**Task prompt**
From the listing below, copy only the lines running from the line that contains "Five Star 1" to the line that contains "3D cvjetni dodaci", both included.

Records for this exercise START

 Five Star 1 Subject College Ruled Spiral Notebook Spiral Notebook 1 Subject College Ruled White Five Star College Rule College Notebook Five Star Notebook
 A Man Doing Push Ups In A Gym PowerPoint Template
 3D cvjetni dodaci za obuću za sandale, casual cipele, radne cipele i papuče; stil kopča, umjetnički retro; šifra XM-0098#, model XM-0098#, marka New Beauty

Records for this exercise END
Records for this exercise START

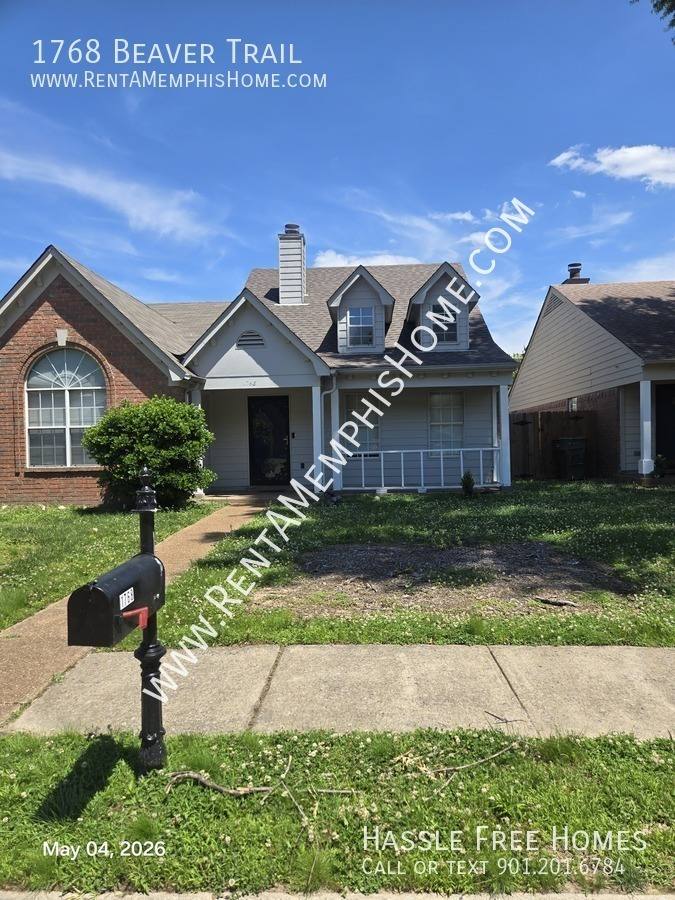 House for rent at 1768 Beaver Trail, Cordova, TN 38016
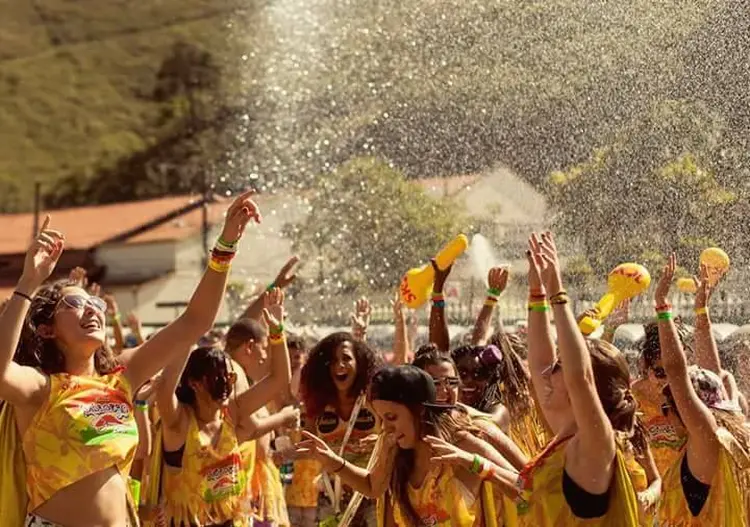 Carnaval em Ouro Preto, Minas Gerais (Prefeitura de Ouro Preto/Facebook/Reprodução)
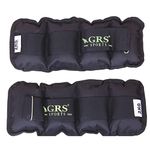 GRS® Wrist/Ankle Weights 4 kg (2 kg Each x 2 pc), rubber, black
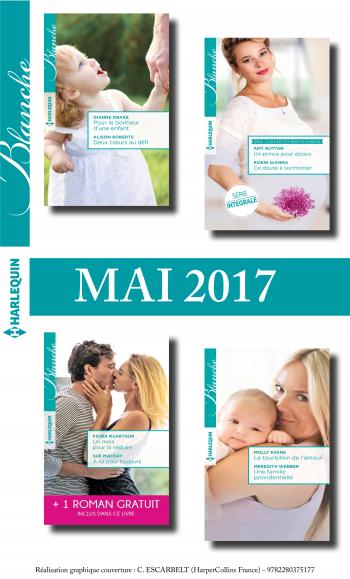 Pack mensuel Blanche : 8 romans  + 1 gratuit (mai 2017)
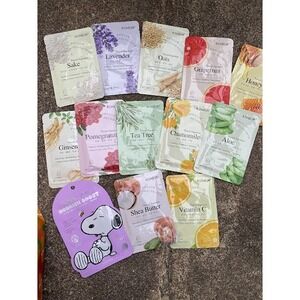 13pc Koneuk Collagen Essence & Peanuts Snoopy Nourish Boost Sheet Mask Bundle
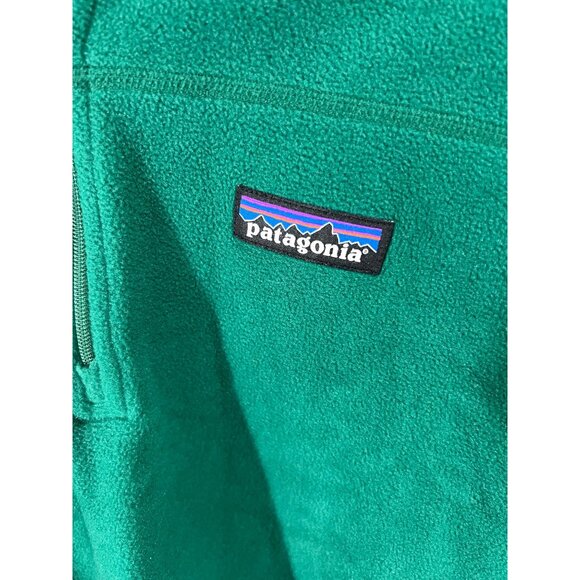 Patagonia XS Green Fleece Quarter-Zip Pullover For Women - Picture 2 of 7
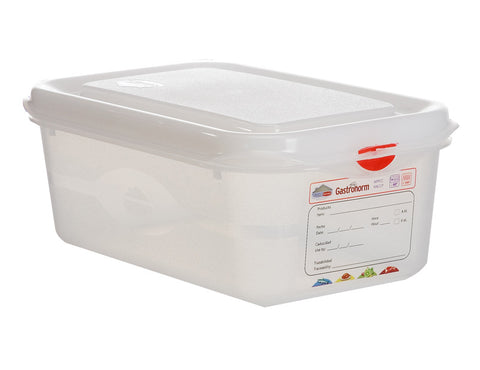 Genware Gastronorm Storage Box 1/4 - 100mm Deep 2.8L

Records for this exercise END

**Reply**
 Five Star 1 Subject College Ruled Spiral Notebook Spiral Notebook 1 Subject College Ruled White Five Star College Rule College Notebook Five Star Notebook
 A Man Doing Push Ups In A Gym PowerPoint Template
 3D cvjetni dodaci za obuću za sandale, casual cipele, radne cipele i papuče; stil kopča, umjetnički retro; šifra XM-0098#, model XM-0098#, marka New Beauty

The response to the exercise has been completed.